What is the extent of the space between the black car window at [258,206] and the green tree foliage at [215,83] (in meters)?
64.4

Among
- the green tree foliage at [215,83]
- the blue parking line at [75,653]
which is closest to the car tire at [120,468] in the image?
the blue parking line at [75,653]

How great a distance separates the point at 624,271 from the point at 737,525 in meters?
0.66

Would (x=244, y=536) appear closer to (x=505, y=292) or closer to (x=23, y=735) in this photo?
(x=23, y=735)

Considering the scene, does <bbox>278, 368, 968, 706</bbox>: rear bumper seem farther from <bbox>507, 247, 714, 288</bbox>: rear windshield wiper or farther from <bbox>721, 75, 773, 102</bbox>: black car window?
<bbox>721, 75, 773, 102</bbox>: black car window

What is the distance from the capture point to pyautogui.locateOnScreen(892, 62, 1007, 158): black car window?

Work instructions
Return each entry from the material above exactly as it appears.

Solution below
What is the extent of the space between the black car window at [258,206] and the green tree foliage at [215,83] (in meters)?
64.4

Among
- the green tree foliage at [215,83]
- the blue parking line at [75,653]
which is closest to the car tire at [120,468] in the image?
the blue parking line at [75,653]

How great a distance separates the point at 624,271 from the point at 737,525 in meters?
0.66

Would (x=244, y=536) appear closer to (x=505, y=292) or closer to (x=23, y=735) in this photo?
(x=23, y=735)

Considering the scene, does <bbox>278, 368, 968, 706</bbox>: rear bumper seem farther from <bbox>507, 247, 714, 288</bbox>: rear windshield wiper or farther from <bbox>721, 75, 773, 102</bbox>: black car window?
<bbox>721, 75, 773, 102</bbox>: black car window

What is the distance from the capture point to pyautogui.locateOnScreen(892, 62, 1007, 158): black car window?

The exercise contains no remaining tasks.